Ginsburg adds, “To respect equal dignity, we have to treat some people specially; that’s what building an elevator is.” Even she is sounding curmudgeonly about accommodations. If it were easy and free to help disadvantaged minorities, we wouldn’t have needed civil rights legislation in the first place.
Deputy Solicitor General Paul Clement has 15 minutes to argue on Lane’s side. He gets trapped in the same debate Scalia had with Brown:
Scalia starts: “It depends on what’s meant by discrimination. The handicapped not getting an elevator may not be a constitutional violation.” Clement replies that when the handicapped can’t vote, that’s a fundamental right being burdened, and it should trigger strict judicial scrutiny. Rehnquist says that voting discrimination means “a person is not allowed to vote, as opposed to not being facilitated in being allowed to vote.”

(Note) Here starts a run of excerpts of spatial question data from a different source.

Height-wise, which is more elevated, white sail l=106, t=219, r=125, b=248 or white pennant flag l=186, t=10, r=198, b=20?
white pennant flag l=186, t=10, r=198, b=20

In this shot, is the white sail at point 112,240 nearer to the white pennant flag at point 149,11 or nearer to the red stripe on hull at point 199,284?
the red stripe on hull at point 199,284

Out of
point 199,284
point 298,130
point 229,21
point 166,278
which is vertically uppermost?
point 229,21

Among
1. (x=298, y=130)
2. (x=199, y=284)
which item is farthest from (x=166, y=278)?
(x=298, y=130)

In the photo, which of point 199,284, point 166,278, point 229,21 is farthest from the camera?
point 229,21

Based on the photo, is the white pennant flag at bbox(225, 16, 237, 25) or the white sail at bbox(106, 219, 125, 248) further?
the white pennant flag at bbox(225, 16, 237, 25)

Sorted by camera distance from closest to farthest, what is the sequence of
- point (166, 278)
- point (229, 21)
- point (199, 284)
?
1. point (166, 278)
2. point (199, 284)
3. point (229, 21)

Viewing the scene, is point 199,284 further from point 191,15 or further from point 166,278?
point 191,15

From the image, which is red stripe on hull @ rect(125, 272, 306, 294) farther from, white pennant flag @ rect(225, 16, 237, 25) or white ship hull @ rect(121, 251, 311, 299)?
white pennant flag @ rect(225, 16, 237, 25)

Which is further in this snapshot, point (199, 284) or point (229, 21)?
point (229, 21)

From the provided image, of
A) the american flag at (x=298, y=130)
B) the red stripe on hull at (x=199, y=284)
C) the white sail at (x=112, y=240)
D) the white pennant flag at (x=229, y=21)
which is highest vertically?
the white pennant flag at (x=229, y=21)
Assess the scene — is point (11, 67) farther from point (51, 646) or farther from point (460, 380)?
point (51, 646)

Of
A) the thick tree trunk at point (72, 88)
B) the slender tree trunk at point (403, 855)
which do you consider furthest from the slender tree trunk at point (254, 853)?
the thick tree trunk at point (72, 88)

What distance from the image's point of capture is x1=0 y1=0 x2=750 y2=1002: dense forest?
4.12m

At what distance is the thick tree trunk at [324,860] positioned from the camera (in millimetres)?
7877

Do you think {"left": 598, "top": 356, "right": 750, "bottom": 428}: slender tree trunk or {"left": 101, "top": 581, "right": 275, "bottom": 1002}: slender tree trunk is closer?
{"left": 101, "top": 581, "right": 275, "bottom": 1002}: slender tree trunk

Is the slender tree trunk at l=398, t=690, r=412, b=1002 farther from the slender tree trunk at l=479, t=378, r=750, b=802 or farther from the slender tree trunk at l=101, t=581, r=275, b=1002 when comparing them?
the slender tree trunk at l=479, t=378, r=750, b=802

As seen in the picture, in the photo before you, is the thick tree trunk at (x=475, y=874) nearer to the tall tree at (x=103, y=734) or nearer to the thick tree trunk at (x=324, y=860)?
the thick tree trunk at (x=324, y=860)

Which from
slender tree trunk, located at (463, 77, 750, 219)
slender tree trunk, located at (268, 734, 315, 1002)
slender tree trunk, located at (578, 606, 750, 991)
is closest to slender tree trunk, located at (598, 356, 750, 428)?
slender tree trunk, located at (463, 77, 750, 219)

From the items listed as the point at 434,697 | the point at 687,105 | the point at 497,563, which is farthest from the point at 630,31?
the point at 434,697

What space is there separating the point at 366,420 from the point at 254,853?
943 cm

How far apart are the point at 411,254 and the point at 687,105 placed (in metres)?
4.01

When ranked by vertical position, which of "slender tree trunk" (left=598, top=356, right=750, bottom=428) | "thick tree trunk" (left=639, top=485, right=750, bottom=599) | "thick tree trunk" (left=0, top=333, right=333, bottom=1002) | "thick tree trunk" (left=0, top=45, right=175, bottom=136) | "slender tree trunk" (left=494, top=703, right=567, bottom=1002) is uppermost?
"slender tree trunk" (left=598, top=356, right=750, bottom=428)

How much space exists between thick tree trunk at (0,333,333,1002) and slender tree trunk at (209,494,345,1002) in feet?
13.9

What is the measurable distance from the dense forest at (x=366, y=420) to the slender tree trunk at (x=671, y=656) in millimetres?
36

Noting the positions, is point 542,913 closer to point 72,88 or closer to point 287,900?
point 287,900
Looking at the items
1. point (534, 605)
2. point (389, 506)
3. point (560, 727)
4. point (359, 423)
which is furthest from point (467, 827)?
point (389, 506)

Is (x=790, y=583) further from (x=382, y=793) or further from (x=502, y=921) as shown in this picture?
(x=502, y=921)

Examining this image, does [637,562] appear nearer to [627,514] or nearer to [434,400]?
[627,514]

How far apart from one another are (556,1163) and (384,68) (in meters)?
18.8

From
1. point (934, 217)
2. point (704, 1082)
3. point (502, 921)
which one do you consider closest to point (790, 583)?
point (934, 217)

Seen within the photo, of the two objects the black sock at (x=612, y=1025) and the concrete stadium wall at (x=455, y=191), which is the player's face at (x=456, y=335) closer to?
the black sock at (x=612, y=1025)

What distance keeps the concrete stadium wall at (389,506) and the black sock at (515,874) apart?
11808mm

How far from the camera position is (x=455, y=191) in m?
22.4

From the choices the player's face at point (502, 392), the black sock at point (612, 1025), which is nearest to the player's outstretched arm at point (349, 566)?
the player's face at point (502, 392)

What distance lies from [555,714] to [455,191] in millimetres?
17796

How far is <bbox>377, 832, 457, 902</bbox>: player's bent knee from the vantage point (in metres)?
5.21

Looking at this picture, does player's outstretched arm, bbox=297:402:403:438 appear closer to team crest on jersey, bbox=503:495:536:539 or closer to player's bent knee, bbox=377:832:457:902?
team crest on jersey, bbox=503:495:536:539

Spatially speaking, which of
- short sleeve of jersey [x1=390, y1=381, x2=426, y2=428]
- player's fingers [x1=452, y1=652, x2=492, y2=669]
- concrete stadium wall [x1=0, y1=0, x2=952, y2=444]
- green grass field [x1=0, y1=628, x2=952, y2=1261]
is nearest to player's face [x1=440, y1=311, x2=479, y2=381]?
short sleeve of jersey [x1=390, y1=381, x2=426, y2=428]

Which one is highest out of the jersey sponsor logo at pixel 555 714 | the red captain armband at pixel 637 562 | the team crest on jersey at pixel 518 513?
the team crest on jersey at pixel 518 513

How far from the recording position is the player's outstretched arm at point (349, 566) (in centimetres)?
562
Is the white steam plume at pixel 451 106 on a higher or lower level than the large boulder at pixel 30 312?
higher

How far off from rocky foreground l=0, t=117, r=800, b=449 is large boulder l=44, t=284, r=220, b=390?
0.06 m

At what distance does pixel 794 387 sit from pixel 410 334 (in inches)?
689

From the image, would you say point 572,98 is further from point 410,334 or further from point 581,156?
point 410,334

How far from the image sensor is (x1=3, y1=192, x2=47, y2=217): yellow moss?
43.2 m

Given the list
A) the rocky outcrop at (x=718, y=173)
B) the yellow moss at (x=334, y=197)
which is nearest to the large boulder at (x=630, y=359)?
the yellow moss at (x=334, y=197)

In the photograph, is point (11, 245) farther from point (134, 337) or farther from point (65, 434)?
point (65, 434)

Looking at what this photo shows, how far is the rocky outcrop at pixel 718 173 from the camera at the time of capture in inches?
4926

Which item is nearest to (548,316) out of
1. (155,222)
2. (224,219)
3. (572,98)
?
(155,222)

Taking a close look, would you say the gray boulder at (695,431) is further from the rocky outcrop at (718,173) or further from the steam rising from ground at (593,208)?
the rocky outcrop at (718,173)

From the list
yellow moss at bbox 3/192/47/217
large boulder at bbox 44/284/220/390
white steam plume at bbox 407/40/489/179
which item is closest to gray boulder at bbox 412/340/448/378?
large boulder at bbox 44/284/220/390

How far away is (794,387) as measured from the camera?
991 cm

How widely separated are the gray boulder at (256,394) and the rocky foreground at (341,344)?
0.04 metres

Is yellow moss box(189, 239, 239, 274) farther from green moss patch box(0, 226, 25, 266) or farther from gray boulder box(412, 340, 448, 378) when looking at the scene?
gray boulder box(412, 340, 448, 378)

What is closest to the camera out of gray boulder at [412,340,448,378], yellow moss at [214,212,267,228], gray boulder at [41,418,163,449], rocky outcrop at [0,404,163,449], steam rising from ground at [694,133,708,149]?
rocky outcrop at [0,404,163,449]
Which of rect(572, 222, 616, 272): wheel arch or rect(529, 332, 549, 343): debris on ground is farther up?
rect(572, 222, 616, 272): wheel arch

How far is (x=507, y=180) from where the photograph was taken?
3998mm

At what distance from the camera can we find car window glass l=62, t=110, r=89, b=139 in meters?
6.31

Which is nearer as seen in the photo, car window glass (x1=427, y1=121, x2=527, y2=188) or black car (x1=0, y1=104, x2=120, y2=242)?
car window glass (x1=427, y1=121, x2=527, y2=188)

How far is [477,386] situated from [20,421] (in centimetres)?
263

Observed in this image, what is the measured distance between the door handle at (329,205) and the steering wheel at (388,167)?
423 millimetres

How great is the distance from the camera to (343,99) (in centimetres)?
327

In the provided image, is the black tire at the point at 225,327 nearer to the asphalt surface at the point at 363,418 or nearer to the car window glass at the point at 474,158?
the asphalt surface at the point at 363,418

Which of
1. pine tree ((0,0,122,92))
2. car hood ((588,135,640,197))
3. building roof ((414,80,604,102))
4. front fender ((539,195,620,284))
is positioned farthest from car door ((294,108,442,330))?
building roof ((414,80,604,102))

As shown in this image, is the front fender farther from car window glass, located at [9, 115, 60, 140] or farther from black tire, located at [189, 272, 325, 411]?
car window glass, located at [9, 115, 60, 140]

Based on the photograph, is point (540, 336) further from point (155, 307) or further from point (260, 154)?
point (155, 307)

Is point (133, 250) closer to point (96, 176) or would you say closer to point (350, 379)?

Clement sees no difference. Nor do I. When groups are systematically barred from the polls, you have a constitutional problem whether you call it a denial or a refusal to facilitate. But Scalia contends that being “turned away because there is no elevator is not a constitutional violation.” He adds, “An inaccessible voting place means nothing at all. It merely means the state didn’t go out of its way to accommodate the handicapped.”
You know, just like the states didn’t go out of their way to integrate schools. Who are these people?
Clement seems to be caught in Scalia’s headlights, even more so when Scalia insists that Congress cannot have aimed to solve the constitutional voting problem by “requiring access to state-owned hockey rinks,” thus launching another five-minute discussion of whether the handicapped have some fundamental right to accessible hockey rinks. An argument Clement wisely fails to attempt.
Michael Moore finishes this Morning of Meanness by asserting that not only is there no right of handicapped access to hockey rinks, but also even if the rink were inaccessible because of a discriminatory general manager, it would still warrant the lowest level of constitutional scrutiny. His clear message to the handicapped: You don’t matter enough to warrant meaningful constitutional scrutiny.
It’s truly surreal to witness a court that has cheerfully accommodated its own collective disabilities—the chief justice’s bad back (he ambles around throughout oral argument) and Justice Souter’s seemingly pathological fear of strangers (no cameras while he sits on the court)—sit utterly unmoved by the plight of Americans who can’t even fight a traffic ticket or a custody battle for want of a ramp.